Donald Rumsfeld and his top generals are on Capitol Hill today, testifying about Iraq.

Rumsfeld was there reluctantly, having said yesterday he didn't have time to testify. As you'd expect, he tried to put as good a light as possible on the situation.

"If we left Iraq prematurely as the terrorists demand, the enemy would tell us to leave Afghanistan and then withdraw from the Middle East," he told the Senate Armed Services Committee at a hearing.

"And if we left the Middle East, they'd order us and all those who don't share their militant ideology to leave what they call the occupied Muslim lands from Spain to the Philippines," he said.

A bit hyperbolic, considering we chose to invade Iraq and that nobody supports letting Islamic extremists take over the world. But in any event his entire statement turns on how you define "prematurely." Considering that the administration keeps talkinga about handing substantial responsibility to the Iraqi army by the end of the year, about the only thing that might be considered premature is an immediate and unconditional withdrawal, which hardly anybody is advocating.

His generals were a bit more blunt.

"Iraq could move toward civil war" if the violence is not contained, Gen. John Abizaid, the top U.S. commander in the Middle East, told the Senate Armed Services Committee.

"I believe that the sectarian violence is probably as bad as I have seen it," he said, adding that the top priority in Iraq is to secure the capital, where factional violence has surged in recent weeks despite efforts by the new Iraqi government to stop the fighting.

That would be the capital we captured three years ago and have not yet secured.

Abizaid did say, however, that he thinks that U.S.-backed Iraqi forces can prevent a slide into civil war.

Likewise, Gen. Peter Pace, the chairman of the Joint Chiefs of Staff, said that while civil war was a possibility, it wasn't a certainty and depended on the Iraqis more than the U.S. military.

All this comes against the backdrop of another report that indicates how the war in Iraq is straining our military capacity.

Exercises
**A)** Retype the part of the passage on Rumsfeld's Iraq testimony that runs from "Likewise, Gen. Peter" to "the U.S. military.".
**B)** Summarize the passage on Rumsfeld's Iraq testimony in two sentences.
**C)** Carry on the passage on Rumsfeld's Iraq testimony, starting after its final sentence.

Dataset records
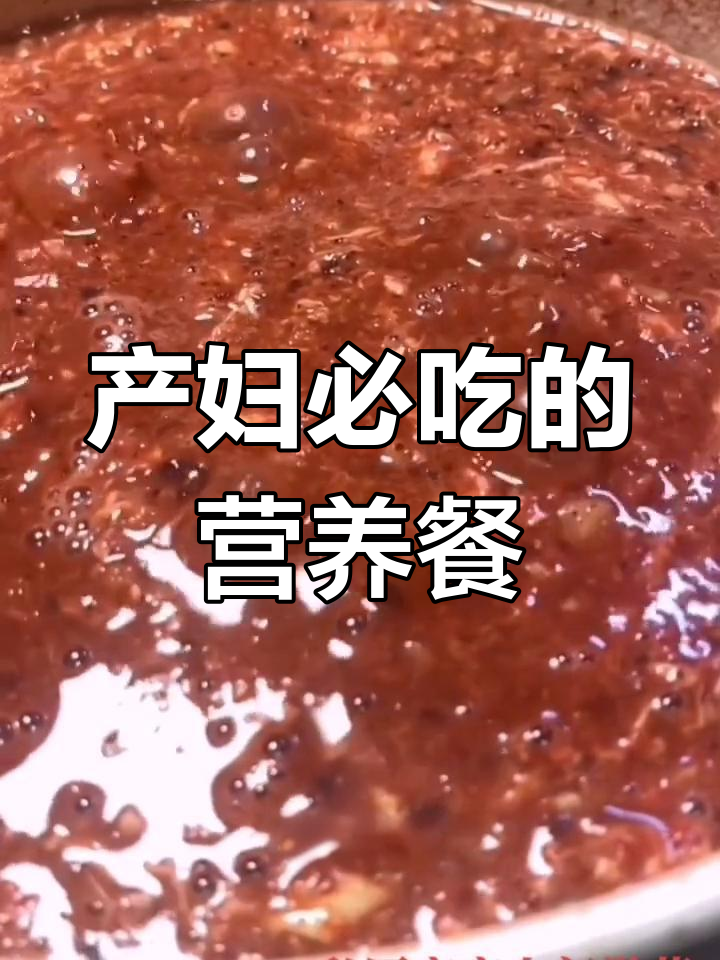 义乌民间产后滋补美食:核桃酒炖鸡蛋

--

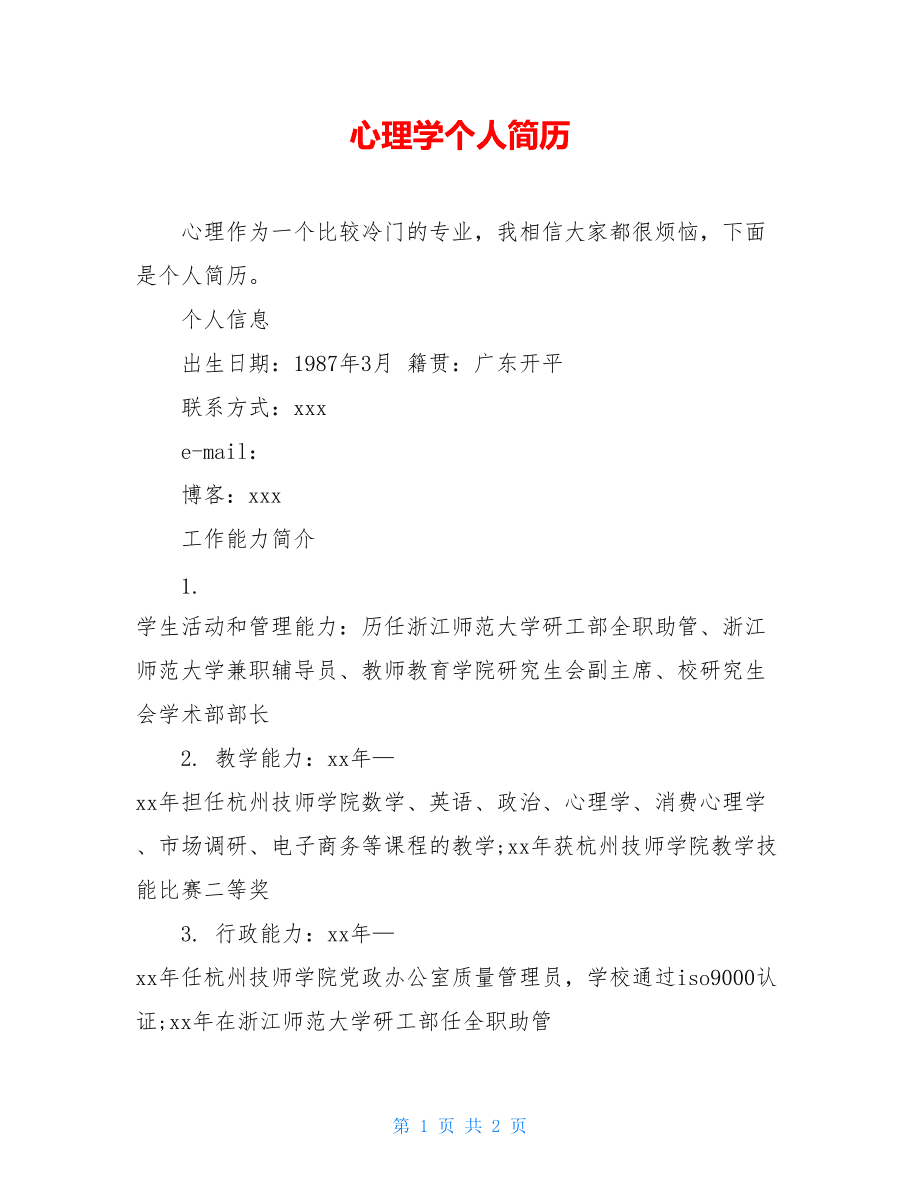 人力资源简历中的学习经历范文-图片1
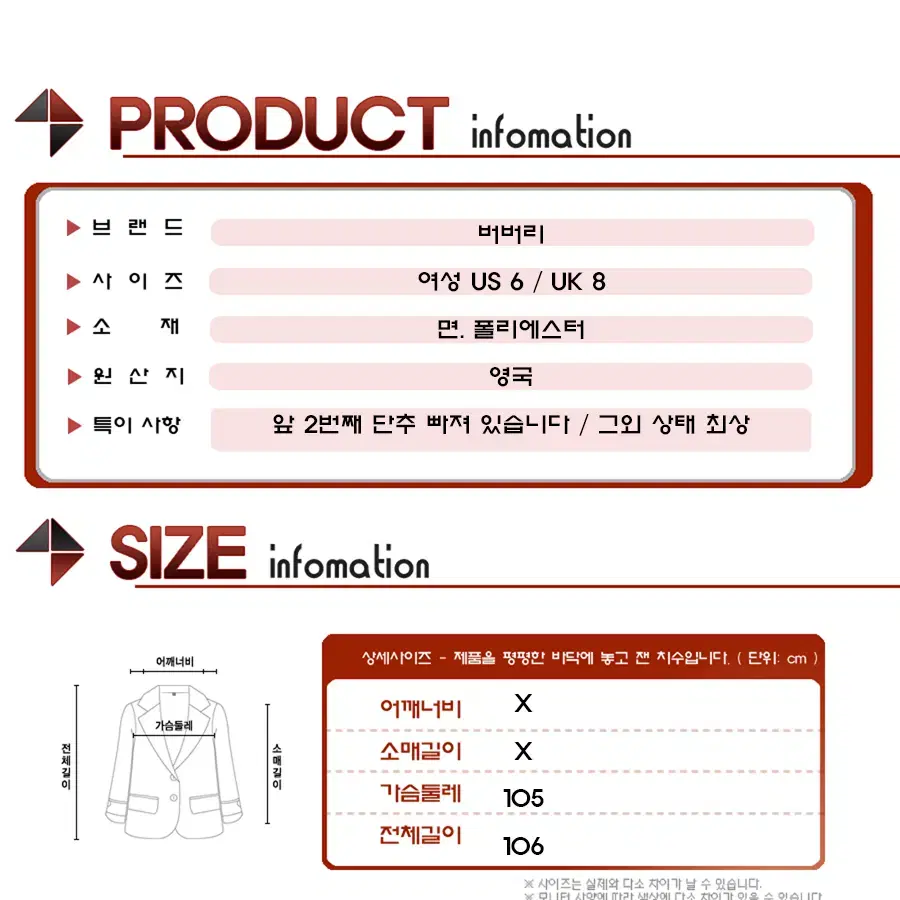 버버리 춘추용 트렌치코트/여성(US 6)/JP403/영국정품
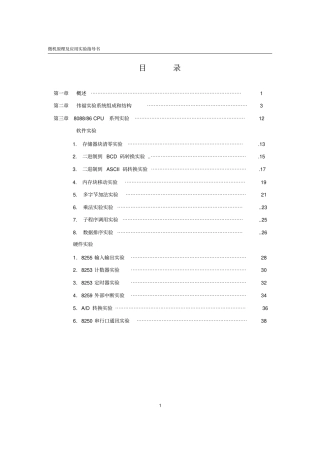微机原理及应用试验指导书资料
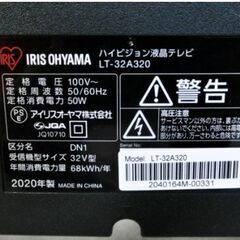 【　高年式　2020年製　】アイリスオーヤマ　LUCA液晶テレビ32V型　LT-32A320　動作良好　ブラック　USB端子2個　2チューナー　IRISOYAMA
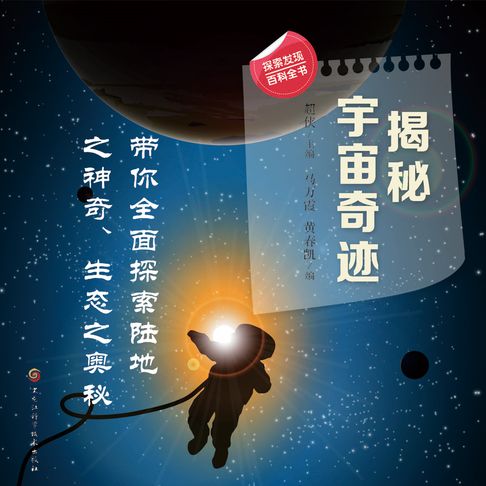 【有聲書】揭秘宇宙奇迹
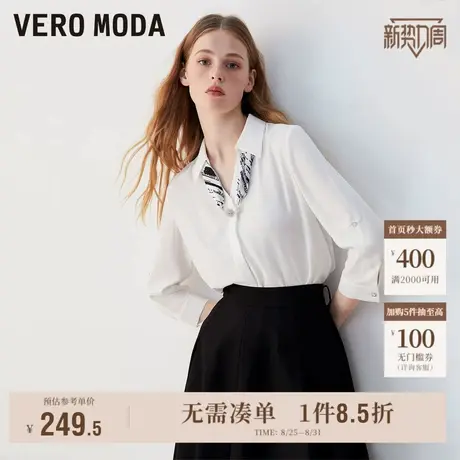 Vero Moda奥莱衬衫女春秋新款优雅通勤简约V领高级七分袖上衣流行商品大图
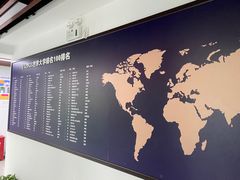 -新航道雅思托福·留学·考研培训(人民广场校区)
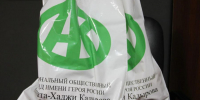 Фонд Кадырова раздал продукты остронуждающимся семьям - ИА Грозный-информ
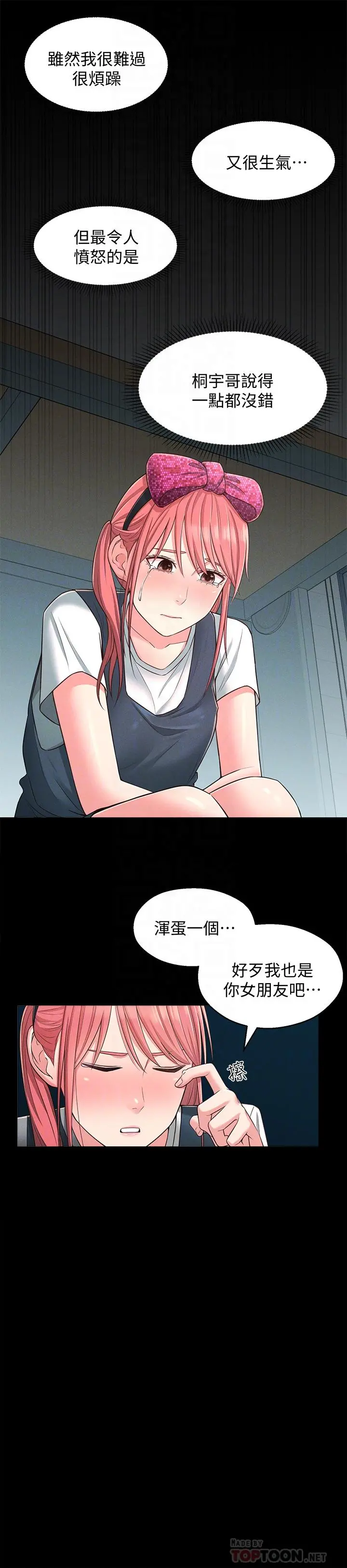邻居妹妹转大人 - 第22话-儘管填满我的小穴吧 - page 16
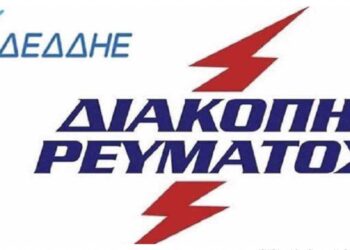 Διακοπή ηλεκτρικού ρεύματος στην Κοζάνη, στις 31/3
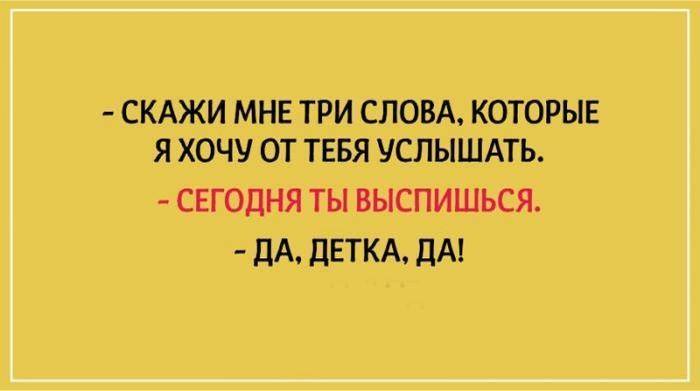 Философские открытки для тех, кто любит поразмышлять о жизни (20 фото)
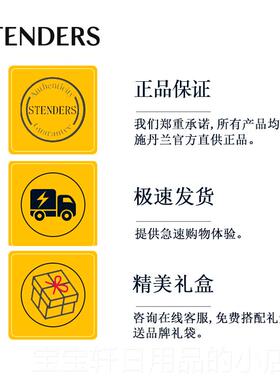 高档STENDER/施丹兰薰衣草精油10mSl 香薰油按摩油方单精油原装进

==

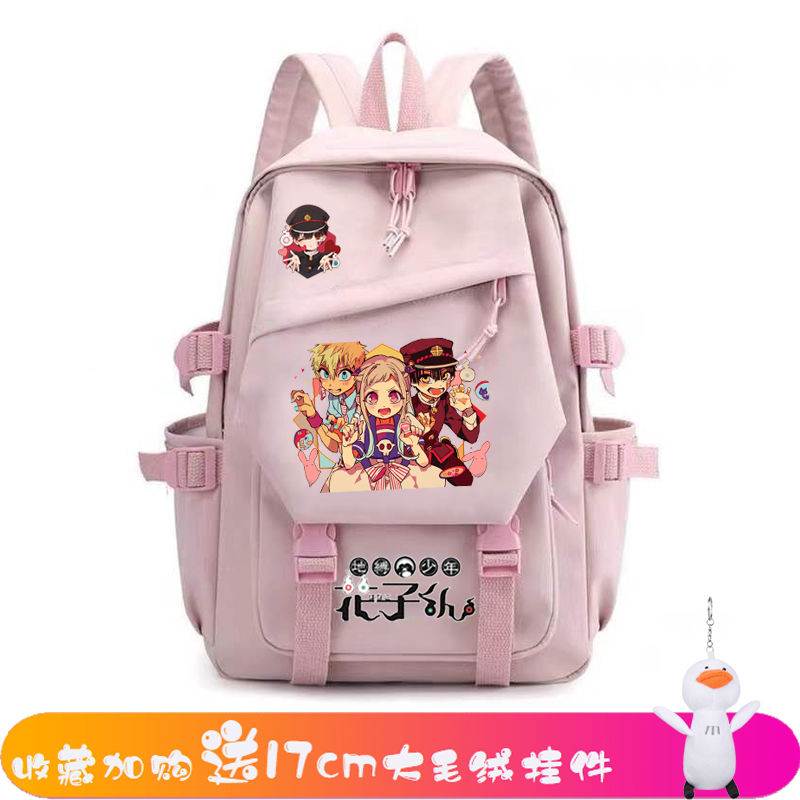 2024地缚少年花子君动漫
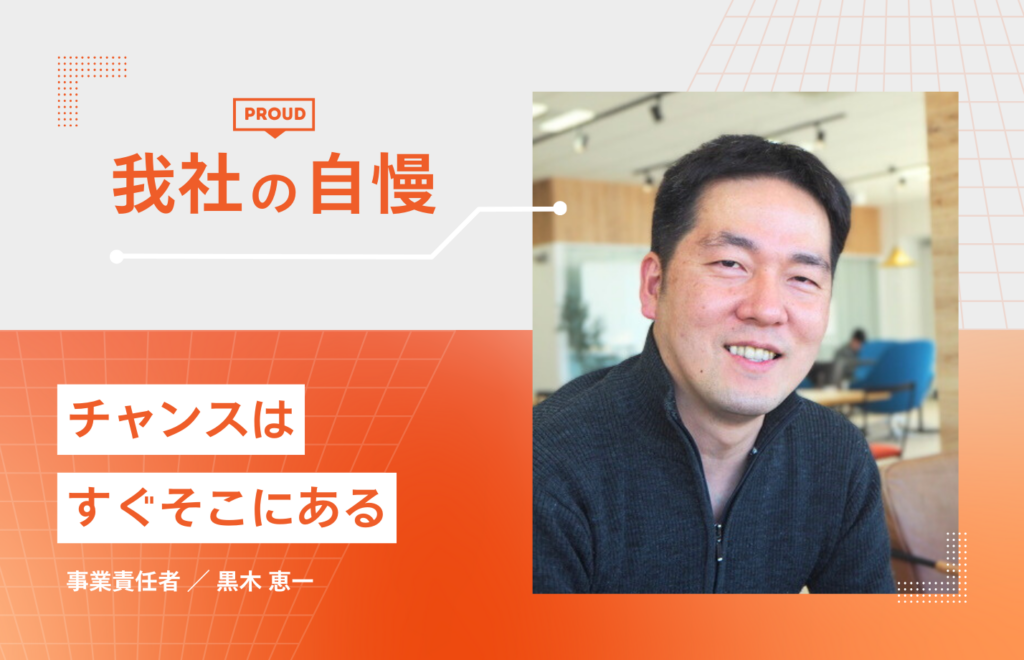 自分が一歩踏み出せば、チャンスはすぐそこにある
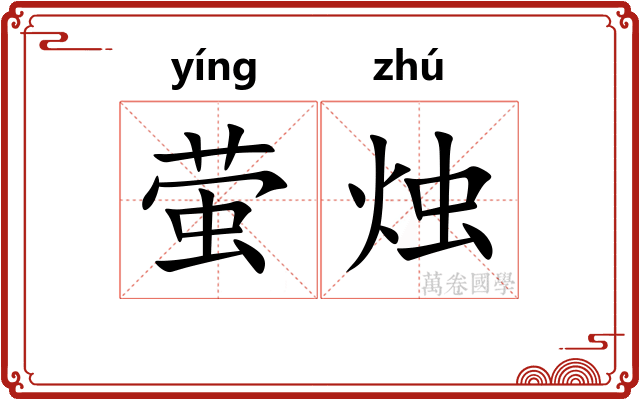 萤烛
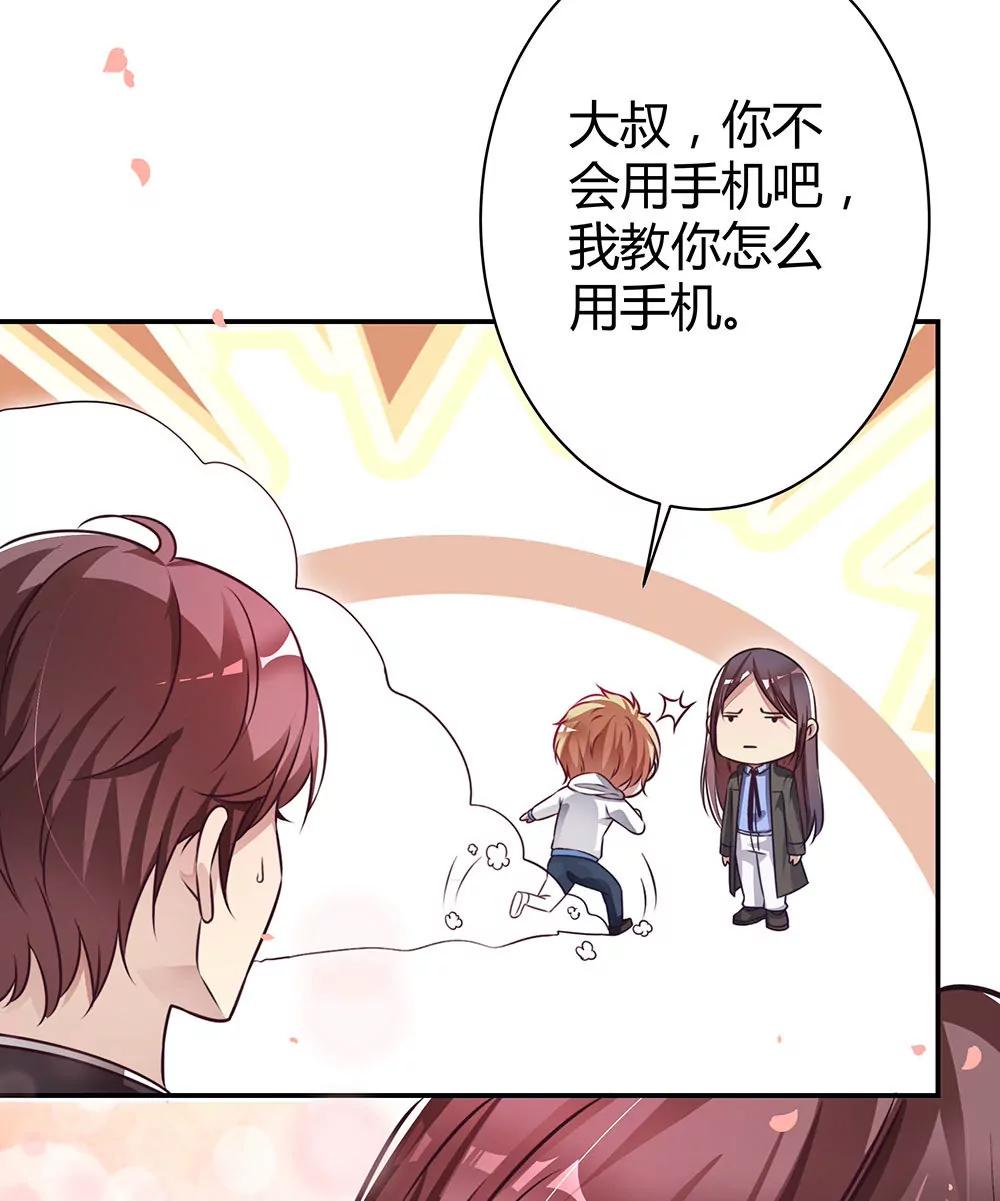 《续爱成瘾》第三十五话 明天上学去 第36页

Task-by-task results
**A)**
Likewise, Gen. Peter Pace, the chairman of the Joint Chiefs of Staff, said that while civil war was a possibility, it wasn't a certainty and depended on the Iraqis more than the U.S. military.

**B)** Donald Rumsfeld reluctantly testified before the Senate Armed Services Committee, warning that leaving Iraq prematurely would lead the enemy to demand further U.S. withdrawals, a claim the writer calls hyperbolic. His generals were blunter: Gen. John Abizaid said Iraq could move toward civil war and that sectarian violence was probably as bad as he had seen it, though he thought U.S.-backed Iraqi forces could prevent that, and Gen. Peter Pace said civil war was possible but not certain.

**C)**
More than two-thirds of the Army National Guard's 34 brigades are not combat ready, mostly because of equipment shortages that will cost up to $21 billion to correct, the top National Guard general said Tuesday.

Lt. Gen. H. Steven Blum spoke to a group defense reporters after Army officials, analysts and members of Congress disclosed that two-thirds of the active Army's brigades are not ready for war.

So three years after the invasion of Iraq we do not have the manpower or equipment to sustain much beyond the current pace of operations -- and we may not be able to sustain that. During that time the administration has taken no steps to expand the military or increase equipment purchases.

Are we serious about this war or not? Because sometimes it doesn't seem like it. We have inadequate troops in Iraq, and we have taken no steps to increase our ability to field more. In fact the reverse has occurred; the readiness of the units we do have is declining even as the need for increased readiness grows ever more apparent and the security situation in Iraq deteriorates by the week.

One of two things needs to happen: We either need to increase our military capability to match our strategic plan, or we need to modify our strategy to reflect our military capability. Ignoring the problem and hoping for the best just won't work any more.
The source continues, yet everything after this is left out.